╭─ PASSAGE FOR REVIEW

Problems replacing epoll with io_uring in tevent
metze at samba.org
Tue Oct 18 14:42:50 UTC 2022
here's first summary of the problems I hit when trying to
add an io_uring backend to Samba's libtevent.
BTW: It would be nice to get some feedback to my mail from August 16th 2022:
"Deprecation of IORING_OP_EPOLL_CTL (Re: [GIT PULL] io_uring updates for 5.18-rc1)"
@Linus, that's basically the reason I cc'ed you...
First an overview of what features tevent needs from the os and
provides for its consumers, then how I tried to use io_uring, followed by the problems I hit):
(skip to 9. if you just want to see the problems)
1. tevent is basically looping around a tevent_loop_once() function,
which will use epoll_wait() or poll() as blocking function in the backend.
It only invokes a single event handler, which is very important for us
as it avoids a whole class of use after free problem we had in the earlier days.
There's a tevent_loop_wait() wrapper, which will typically called
by main() in order to have an endless server loop.
2. tevent has support for the following event handlers:
- 'immediate': It's a way to call something directly in the next
- 'timer': It's a way to call something at a specific time
- 'signal': It's a way to call something when a signal e.g. SIGHUP arrived
- 'fd': It's a way to get notified with TEVENT_FD_READ and/or TEVENT_FD_WRITE
on a given file descriptor
'immediate', 'timer' and 'signal' events are handled in the core tevent code
and only if none of them is ready the backend is called to wait for fd events
to get ready. The backend is passed the timeout for the next timer.
3. 'fd' events operate with the following properties:
a) level triggering mode: TEVENT_FD_READ/TEVENT_FD_WRITE are delivered over and over again,
if the handler doesn't consume or send data, you would get 100% cpu spinning, but you can't
miss any event (which could happen with edge triggering)
b) all registered fd handlers are called in a fair fashion, they are part of a linked list
and rotated to the end after each invocation.
c) as written above only a single fd event is reported per tevent_loop_once()
d) when the file descriptor is closed using close() the event handler will no longer trigger
e) we allow separate handlers for TEVENT_FD_READ and TEVENT_FD_WRITE for the same file descriptor
f) there's a hook into the backend to set/clear the TEVENT_FD_READ/TEVENT_FD_WRITE on
an existing event handler state (tevent_fd_get/set_flags())
4. A single process may have more than a single central/global tevent context instance.
a) Separate instances might be allocated and may registered the same file descriptors as
b) The individual instances might be used just temporary or never while
they may be allocated for a long time. It means that tevent_loop_once() may not be called
for a long time.
5. On linux we use epoll:
a) We use epoll_wait() with maxevents=1, in order to avoid stale epoll_event.user_data,
as the fd event handler for one fd may change/remove the state of another one.
b) When we get EEXIST from EPOLL_CTL_ADD, we merge/dispatch multiple events for the same
file descriptor in user space.

╰─
╭─ DATASET EXTRACT

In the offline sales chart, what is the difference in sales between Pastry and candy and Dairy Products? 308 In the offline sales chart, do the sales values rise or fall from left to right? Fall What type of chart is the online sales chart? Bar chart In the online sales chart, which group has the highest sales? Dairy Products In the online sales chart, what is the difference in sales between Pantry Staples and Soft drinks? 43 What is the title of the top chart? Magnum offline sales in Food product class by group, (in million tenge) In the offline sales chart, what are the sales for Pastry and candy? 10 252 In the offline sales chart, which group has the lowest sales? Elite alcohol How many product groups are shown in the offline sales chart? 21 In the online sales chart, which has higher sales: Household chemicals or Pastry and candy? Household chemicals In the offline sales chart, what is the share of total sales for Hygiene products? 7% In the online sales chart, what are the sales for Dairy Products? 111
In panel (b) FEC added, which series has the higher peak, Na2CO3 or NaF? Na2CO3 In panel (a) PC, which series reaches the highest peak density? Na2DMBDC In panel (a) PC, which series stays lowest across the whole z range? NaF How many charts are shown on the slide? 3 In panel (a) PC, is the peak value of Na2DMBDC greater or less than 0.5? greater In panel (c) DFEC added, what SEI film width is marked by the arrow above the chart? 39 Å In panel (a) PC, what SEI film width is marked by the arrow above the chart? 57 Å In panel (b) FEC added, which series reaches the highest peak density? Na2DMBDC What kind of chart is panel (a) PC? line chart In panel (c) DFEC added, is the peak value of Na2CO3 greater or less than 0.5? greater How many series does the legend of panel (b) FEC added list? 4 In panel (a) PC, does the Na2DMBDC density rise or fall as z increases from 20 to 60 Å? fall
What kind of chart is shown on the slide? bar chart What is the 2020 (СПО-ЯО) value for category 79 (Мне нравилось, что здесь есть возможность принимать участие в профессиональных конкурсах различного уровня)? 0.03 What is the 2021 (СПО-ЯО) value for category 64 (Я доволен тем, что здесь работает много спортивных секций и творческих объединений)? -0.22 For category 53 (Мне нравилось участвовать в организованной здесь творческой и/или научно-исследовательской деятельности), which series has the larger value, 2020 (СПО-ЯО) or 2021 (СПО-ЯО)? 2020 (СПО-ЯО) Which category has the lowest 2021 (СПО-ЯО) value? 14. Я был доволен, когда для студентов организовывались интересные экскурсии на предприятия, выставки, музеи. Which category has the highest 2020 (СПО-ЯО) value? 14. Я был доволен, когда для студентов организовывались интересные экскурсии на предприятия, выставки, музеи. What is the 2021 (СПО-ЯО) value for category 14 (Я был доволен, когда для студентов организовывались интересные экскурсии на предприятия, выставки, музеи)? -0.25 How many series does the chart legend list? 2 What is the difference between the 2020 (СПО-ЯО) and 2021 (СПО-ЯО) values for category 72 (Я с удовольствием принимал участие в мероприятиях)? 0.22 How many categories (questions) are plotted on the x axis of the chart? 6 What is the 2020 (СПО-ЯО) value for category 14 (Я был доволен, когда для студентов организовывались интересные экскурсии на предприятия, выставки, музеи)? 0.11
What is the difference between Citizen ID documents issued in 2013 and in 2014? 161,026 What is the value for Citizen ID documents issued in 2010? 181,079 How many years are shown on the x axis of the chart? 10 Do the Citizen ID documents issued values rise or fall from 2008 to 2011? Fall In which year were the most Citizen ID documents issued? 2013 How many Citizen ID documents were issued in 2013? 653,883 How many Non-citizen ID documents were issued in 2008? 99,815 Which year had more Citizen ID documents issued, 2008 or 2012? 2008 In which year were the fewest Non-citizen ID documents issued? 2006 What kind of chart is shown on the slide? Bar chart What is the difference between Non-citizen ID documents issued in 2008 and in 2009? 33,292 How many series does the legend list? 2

╰─

WORK ORDER 1 — Please return the tevent post from "It only invokes" up to and including "the earlier days.".
WORK ORDER 2 — According to the tevent post, what value of maxevents does tevent pass to epoll_wait() on Linux?
The listing is separate from the tevent post.

EXERCISE ANSWER 1 —
It only invokes a single event handler, which is very important for us
as it avoids a whole class of use after free problem we had in the earlier days.

EXERCISE ANSWER 2 — maxevents=1